Pour pousser plus loin l’argument analytique, il y a aussi les limitations physiques de la machine qui restreignent la manière dont elle peut être utilisée. Mais aucun de ces arguments, aussi convaincants qu’ils puissent paraitre, ne peut expliquer pleinement la relation indéfinissable que les pilotes ont avec leur moto. Nous entendons souvent les pilotes décrire leur moto comme s’il s’agissait d’une personne, quelqu’un qu’ils ont appris à connaitre avec le temps et les expériences communes. L’insinuation est que ces machines ont un caractère, et tout comme nos relations avec nos amis, nos agissons en fonction de comment ce caractère nous fait nous sentir.

La Harley-Davidson Rocker C est un exemple de moto avec un caractère, mais savoir si vous vous entendrez avec ou non dépendra de comment elle vous fera vous sentir. Vous devrez vous demander si vous désirez descendre la colline les pieds ou la tête en premier. Certains motocyclistes ne vont jamais comprendre ce concept. Malgré ce qu’ils pensent, toutes les motos ne sont pas conçues et stylées sur la base de la simple fonction.

L’élément principal de la personnalité d’une moto est son moteur. Pour la Rocker, il s’agit du moteur principal de la gamme Harley, le Twin Cam 96B, refroidi par air, bicylindre en V à culbuteurs monté de manière rigide sur un châssis en acier tubulaire. En utilisant ce moteur autour du régime de son couple maxi (2750 tr/min), on obtient un pilotage doux, et de légers ajustements des gaz, même faits à basse vitesse, ne causent pas de montées en régime intempestives comme sur la plupart des motos à injection de carburant. Les vibrations non dérangeantes qui sont présentes aux faibles régimes moteurs deviennent à peine discernables une fois la machine sur la route. Même si les plus hauts régimes permettent d’obtenir un son plus riche, ils n’augmentent pas vraiment les performances, et pire, ils accroissent considérablement le bruit mécanique provenant du dispositif de commande des soupapes.

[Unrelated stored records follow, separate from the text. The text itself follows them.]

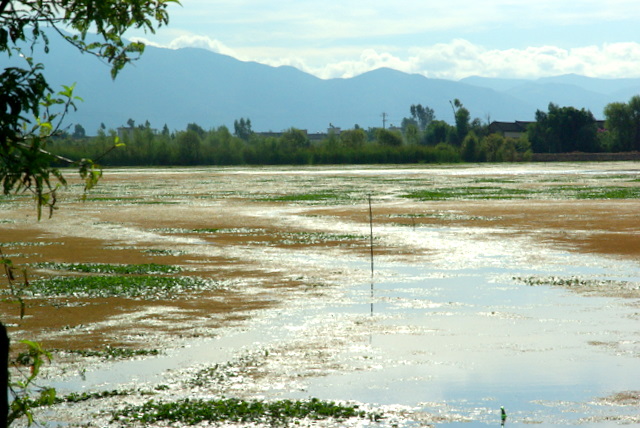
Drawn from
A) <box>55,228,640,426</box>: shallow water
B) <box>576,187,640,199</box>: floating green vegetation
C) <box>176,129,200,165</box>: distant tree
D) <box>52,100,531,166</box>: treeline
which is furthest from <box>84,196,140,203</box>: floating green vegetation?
<box>176,129,200,165</box>: distant tree

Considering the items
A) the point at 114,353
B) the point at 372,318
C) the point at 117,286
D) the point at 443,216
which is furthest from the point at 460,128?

Malgré le temps très frais durant notre essai, la chaleur émise par le cylindre arrière de la Harley dans le trafic devint rapidement apparente et nous a fait nous interroger sur le niveau d’inconfort qui pourrait en résulter par une journée de forte chaleur. Le moteur était aussi assez assoiffé avec une consommation moyenne de 6,2 L/100 km (46 mi/gal) lors d’une variété de conditions d’utilisation différentes. La chaleur et l’essence mises à part, le Twin Cam 96B est un moteur capable et souple, avec une puissance adéquate pour toutes les conditions de circulation, mais plus à l’aise dans son rôle principal, celui de cruiser de boulevard. La Harley permettait à l’un de nos essayeurs de relaxer ses tensions nerveuses après une longue journée au bureau.

La transmission de la Harley, quant à elle, évoque moins de notions romantiques, les changements de rapport faisant un bruit d’interrupteur électrique industriel, un « clonk » puissant qui suggère que quelque chose de catastrophique va se produire. Puisque la Harley refusait de perdre des pièces derrière nous, nos craintes se sont avérées non fondées ! L’unité à six rapports fonctionnait bien, chaque changement de rapport se faisant avec une légère pression sur l’embrayage actionné par câble et une petite pression sur le sélecteur de vitesses. Le sixième rapport est considéré comme une vitesse surmultipliée (overdrive) — indiqué par un symbole vert OD dans l’indicateur de vitesse —, mais nous avons trouvé qu’il était trop long pour ce type de moto. Aux vitesses légales sur l’autoroute, le moteur fonctionnait mieux en cinquième, et en accélérant à la vitesse requise pour que l’OD semble approprié, la résistance au vent commençait à altérer le niveau de confort. Les cinq autres rapports sont bien espacés pour un usage urbain.

La priorité à la forme sur la fonction a ses coûts. Pour garder la roue avant dégagée, Harley a équipé la Rocker d’un simple disque avant. Bien que l’étrier à quatre pistons offre un feedback et une performance supérieures à la plupart des autres Harley à simple disque que nous avons essayées, il reste faible en comparaison des doubles disques utilisés sur les cruisers métriques. Combien de force de freinage supplémentaire pourrait être exercée sur le petit pneu avant de 90 mm et 19 pouces reste un débat ouvert à discussion. Il est déjà bien occupé à essayer de composer avec la masse substantielle de la moto (327 kg) et à rester en ligne avec le pneu arrière de 240 mm. À ce point de la discussion, les personnes « anticruiser » vont ajouter que de toute manière, les freins avant ne sont jamais utilisés sur ce genre de moto.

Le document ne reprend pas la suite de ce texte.